Só o agora é real e nele cabem todas as possibilidades de afeto, perdão e beleza. Isso se torna claro para o público, pois naturalmente passamos a pensar sobre quantas vezes adiamos um gesto de carinho, uma conversa sincera, um abraço, acreditando que haverá tempo, que amanhã poderemos fazer tudo isso. Porém, como diz uma velha canção, o amanhã pode não chegar.

Por fim, o que “Procura-se um Amigo para o Fim do Mundo” nos ensina é que o fim não precisa ser uma tragédia e, mesmo para aqueles que não acreditam em uma vida pós-morte, chegar ao fim não é algo ruim. Talvez seja apenas uma lei da natureza que, ao ser vivida com consciência, pode nos trazer grandes chaves para entender o que estamos fazendo nessa existência. O fim do mundo, aqui, é uma lente que amplia o essencial: o amor, o afeto, a presença, o agora.

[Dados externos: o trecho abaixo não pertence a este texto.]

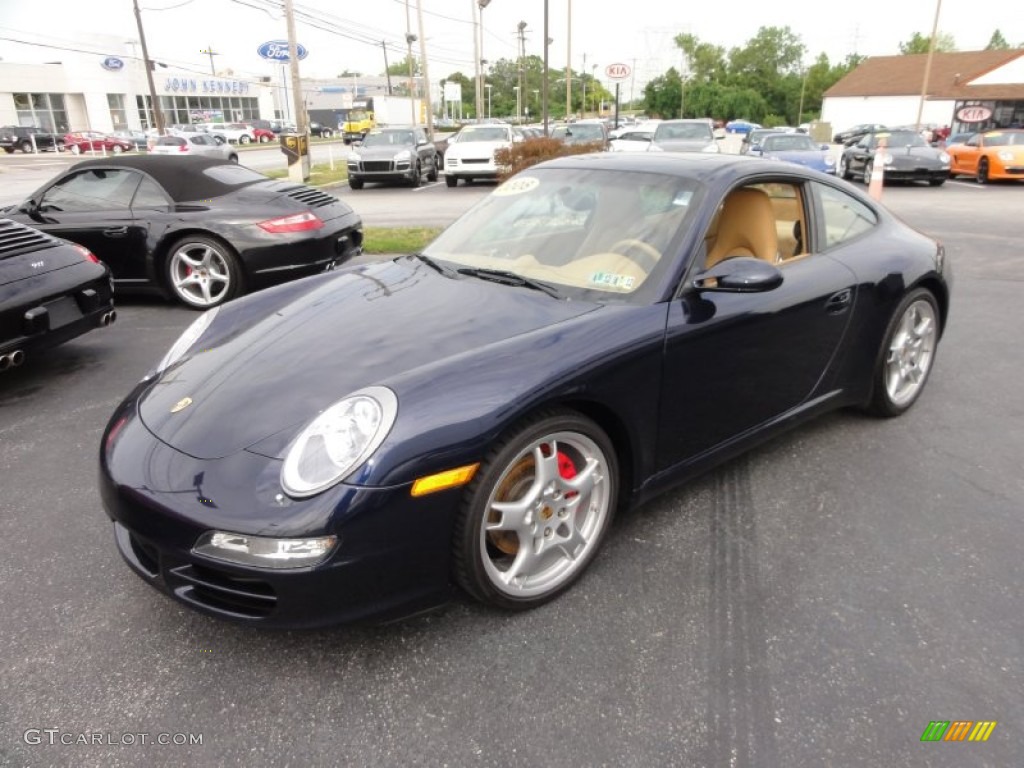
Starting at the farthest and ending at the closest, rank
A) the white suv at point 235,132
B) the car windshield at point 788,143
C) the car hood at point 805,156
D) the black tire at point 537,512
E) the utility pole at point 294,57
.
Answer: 1. the white suv at point 235,132
2. the utility pole at point 294,57
3. the car windshield at point 788,143
4. the car hood at point 805,156
5. the black tire at point 537,512

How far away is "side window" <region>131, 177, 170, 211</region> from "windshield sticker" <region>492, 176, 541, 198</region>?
419 cm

Não precisamos apontar que Dodge e Penny não salvam o planeta do seu destino. Eles, assim como todos os habitantes da Terra, desaparecem no impacto; porém, suas escolhas de vida fizeram com que, no final de tudo, decidissem estar juntos e revelar que o afeto, acima de todas as diferenças e nuances da natureza, é uma força indelével no ser humano. Ao escolherem amar nos últimos minutos, eles descobrem o que muitos passam a vida inteira sem perceber: que a existência vale não pelo tempo que dura, mas pela profundidade com que é vivida. O amor, afinal, é o que transforma o fim em eternidade.